Editor’s note: Occupational burnout is at an all-time high among physicians, and the AMA is leading the national effort to solve the crisis. Learn about our ongoing work to mitigate physician burnout by removing the obstacles and burdens that interfere with patient care.

Healio (12/15, Feller) reported, “A recombinant influenza vaccine offered additional protection against PCR-confirmed influenza and community-acquired pneumonia hospitalization among adults aged 50 to 64 years compared with a standard-dose vaccine, study results showed.” In the study, published in the New England Journal of Medicine, among “patients aged between 50 years and age 64 years, 559 participants (or two cases per 1,000) tested positive for influenza in the recombinant vaccine group compared with 925 (2.34 cases per 1,000) positive tests in the standard dose group, for a relative vaccine effectiveness against influenza infection of 15.3%.”

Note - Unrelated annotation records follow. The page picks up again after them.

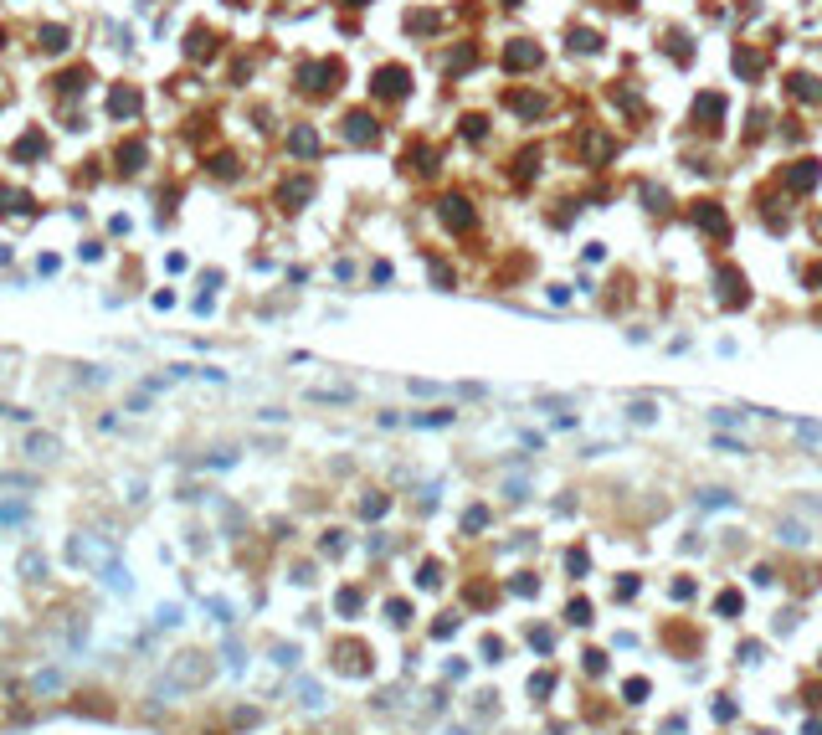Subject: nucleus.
I'll return each instance as SVG.
<instances>
[{
    "instance_id": "obj_11",
    "label": "nucleus",
    "mask_w": 822,
    "mask_h": 735,
    "mask_svg": "<svg viewBox=\"0 0 822 735\" xmlns=\"http://www.w3.org/2000/svg\"><path fill=\"white\" fill-rule=\"evenodd\" d=\"M766 735H771V730H766Z\"/></svg>"
},
{
    "instance_id": "obj_9",
    "label": "nucleus",
    "mask_w": 822,
    "mask_h": 735,
    "mask_svg": "<svg viewBox=\"0 0 822 735\" xmlns=\"http://www.w3.org/2000/svg\"><path fill=\"white\" fill-rule=\"evenodd\" d=\"M807 735H822V720H812V725H807Z\"/></svg>"
},
{
    "instance_id": "obj_2",
    "label": "nucleus",
    "mask_w": 822,
    "mask_h": 735,
    "mask_svg": "<svg viewBox=\"0 0 822 735\" xmlns=\"http://www.w3.org/2000/svg\"><path fill=\"white\" fill-rule=\"evenodd\" d=\"M622 699H627V704H642V699H647V679H627V684H622Z\"/></svg>"
},
{
    "instance_id": "obj_3",
    "label": "nucleus",
    "mask_w": 822,
    "mask_h": 735,
    "mask_svg": "<svg viewBox=\"0 0 822 735\" xmlns=\"http://www.w3.org/2000/svg\"><path fill=\"white\" fill-rule=\"evenodd\" d=\"M566 571H571L576 581L586 576V571H591V560H586V550H571V555H566Z\"/></svg>"
},
{
    "instance_id": "obj_5",
    "label": "nucleus",
    "mask_w": 822,
    "mask_h": 735,
    "mask_svg": "<svg viewBox=\"0 0 822 735\" xmlns=\"http://www.w3.org/2000/svg\"><path fill=\"white\" fill-rule=\"evenodd\" d=\"M550 684H555V679H550V668H545V674H535V679H530V695H535V699H539V695H550Z\"/></svg>"
},
{
    "instance_id": "obj_1",
    "label": "nucleus",
    "mask_w": 822,
    "mask_h": 735,
    "mask_svg": "<svg viewBox=\"0 0 822 735\" xmlns=\"http://www.w3.org/2000/svg\"><path fill=\"white\" fill-rule=\"evenodd\" d=\"M175 679H180V684H201V679H206V658H201V653L175 658Z\"/></svg>"
},
{
    "instance_id": "obj_7",
    "label": "nucleus",
    "mask_w": 822,
    "mask_h": 735,
    "mask_svg": "<svg viewBox=\"0 0 822 735\" xmlns=\"http://www.w3.org/2000/svg\"><path fill=\"white\" fill-rule=\"evenodd\" d=\"M499 653H504V643H499V638H483V658L499 663Z\"/></svg>"
},
{
    "instance_id": "obj_6",
    "label": "nucleus",
    "mask_w": 822,
    "mask_h": 735,
    "mask_svg": "<svg viewBox=\"0 0 822 735\" xmlns=\"http://www.w3.org/2000/svg\"><path fill=\"white\" fill-rule=\"evenodd\" d=\"M720 612H725V617L740 612V592H725V597H720Z\"/></svg>"
},
{
    "instance_id": "obj_8",
    "label": "nucleus",
    "mask_w": 822,
    "mask_h": 735,
    "mask_svg": "<svg viewBox=\"0 0 822 735\" xmlns=\"http://www.w3.org/2000/svg\"><path fill=\"white\" fill-rule=\"evenodd\" d=\"M740 663H761V643H745L740 648Z\"/></svg>"
},
{
    "instance_id": "obj_4",
    "label": "nucleus",
    "mask_w": 822,
    "mask_h": 735,
    "mask_svg": "<svg viewBox=\"0 0 822 735\" xmlns=\"http://www.w3.org/2000/svg\"><path fill=\"white\" fill-rule=\"evenodd\" d=\"M566 622H576V628H581V622H591V601H571V607H566Z\"/></svg>"
},
{
    "instance_id": "obj_10",
    "label": "nucleus",
    "mask_w": 822,
    "mask_h": 735,
    "mask_svg": "<svg viewBox=\"0 0 822 735\" xmlns=\"http://www.w3.org/2000/svg\"><path fill=\"white\" fill-rule=\"evenodd\" d=\"M447 735H468V730H447Z\"/></svg>"
}]
</instances>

MobiHealthNews (12/14, Hagen) reported, “Google announced the release of MedLM, two foundational models built off Med-PaLM 2, designed to answer medical questions, generate insights from unstructured data and summarize medical information.” The company “said that through piloting” its large language models (LLMs) “with health care organizations, it has learned the most effective AI models are designed to address specific use cases. Therefore, the large model of MedLM is made to address complex tasks, while the other is a medium model that can be fine-tuned and scaled across various tasks.”